In a recent interview with Investor TV, Mr Down, who is also a major shareholder in the company, described Viking as “a property company with a difference.”
The big shift in focus came in November 2006, when Viking announced it had reached agreement with Port of Brisbane Corporation to acquire the freehold over the company’s leased 40 hectare Brisbane Marine Industry Park at Hemmant, for a cost of A$45.5 million.
The company’s market capitalisation has since grown to nearly A$200 million on the Australian Securities Exchange. Based around three divisions of Marine Services, Industrial Development and Viking Properties, Viking sees exceptional potential in its waterfront assets in Brisbane, Cairns and the Gold Coast.
“The Viking model involves using the waterfront assets to give us the highest and best return from those, whether they’re the development of marinas, whether they’re the development of shed-type facilities for boat refit and repair. The rest of it is industrial estates which really, in many ways, underwrite our asset base,” he said.
“Viking going forward aims to use that model to do further acquisitions in the marine industrial estate areas down the eastern seaboard of Australia.”
The company’s Marine Services Division led by Joe Akacich has played an important role in Viking’s development, he said.
“[Marine Services] is a facilitator for the acquisition of expensive waterfront land that has expensive waterfront assets that can’t otherwise be utilised. It also provides significant independent cash flow to the business, which in many ways underwrites our dividend policy,” Mr Down said.
The company’s acquisition in 2006 of industrial real estate and property management business King & Co. has given it the personnel to mastermind the drive into industrial property. King & Co. manages Viking’s Industrial Development Division, while Viking Properties acts as the trustee of the Viking Property Trust.
“The concept has been to develop our own properties on our own site and sell them into the property trust. We’re not reinventing the wheel particularly, but we do have what we believe to be a significant advantage over competitors in this area because obtaining good quality product is always difficult, and we can have some level of control over that,” Mr Down said.
Already managing $50 million worth of properties, Viking aims to increase the Trust’s asset base to reach $500 million by 2011 as part of its push into property funds management.
In Marine Services, Viking sees growth potential in servicing superyachts, the Australian navy and grey (commercial) boats.
Australia’s attraction as a tourist destination to the world’s rich is key to increasing the superyacht business. Viking’s access to the world heritage Great Barrier Reef via Cairns on top of the sun and surf-rich Gold Coast are the main drawcards in this regard.
“Cairns is a huge base for the Australian navy with patrol boats, its hydrographic ships and so on and we’re well positioned to facilitate refit and repair on the navy ships,” he said.
“The other market is the normal commercial, the grey boat market which is the ferries, the tugboats, the fishing boats.”
Listed on the Australian stock market since December 1984, Viking has a strong record of dividend growth – something Australian investors value highly.
“We have a view that we should distribute the bulk of our profits.
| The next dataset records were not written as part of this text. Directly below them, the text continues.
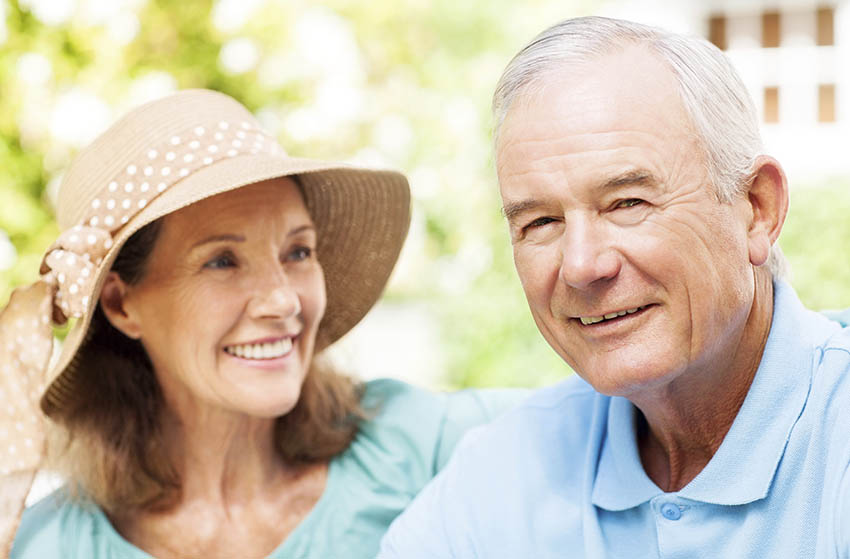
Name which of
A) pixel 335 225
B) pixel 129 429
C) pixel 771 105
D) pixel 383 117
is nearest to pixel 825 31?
pixel 771 105

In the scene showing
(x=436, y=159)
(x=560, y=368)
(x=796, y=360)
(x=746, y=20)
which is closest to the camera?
(x=796, y=360)

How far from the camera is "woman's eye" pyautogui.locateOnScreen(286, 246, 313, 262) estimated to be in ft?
8.73

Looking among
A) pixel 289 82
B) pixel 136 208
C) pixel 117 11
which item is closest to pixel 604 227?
pixel 136 208

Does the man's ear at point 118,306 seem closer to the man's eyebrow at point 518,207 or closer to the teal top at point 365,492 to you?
the teal top at point 365,492

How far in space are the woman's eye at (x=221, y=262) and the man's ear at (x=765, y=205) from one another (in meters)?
1.32

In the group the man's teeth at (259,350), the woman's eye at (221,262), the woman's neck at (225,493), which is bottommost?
the woman's neck at (225,493)

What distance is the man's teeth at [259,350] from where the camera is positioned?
2564 mm

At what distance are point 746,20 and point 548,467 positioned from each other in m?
8.69

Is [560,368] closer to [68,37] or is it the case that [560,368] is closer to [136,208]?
[68,37]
I’m not one of those people who think that we can invest dividends better than our shareholders - they’re entitled to a return on their money every year,” Mr Down said.
“I’ve made certain commitments to endeavour to grow those dividends at somewhere around 10 per cent a year.”
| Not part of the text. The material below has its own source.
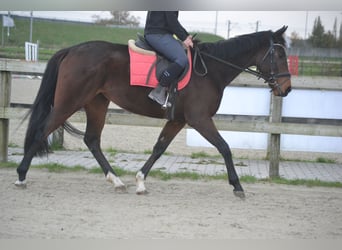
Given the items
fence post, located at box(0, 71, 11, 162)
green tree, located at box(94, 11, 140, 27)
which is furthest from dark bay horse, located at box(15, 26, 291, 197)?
fence post, located at box(0, 71, 11, 162)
The alignment of shareholders and managers is a well discussed concept in corporate governance, and it is this regard that Mr Down sees an advantage for Viking.
“We don’t want speculators in the stock. We want people who are prepared to ride with us, who understand that we are all in it with them.
“There’s no difference between my interests and any other shareholder’s interests fundamentally, and I think that creates an interesting aura of credibility,” he said.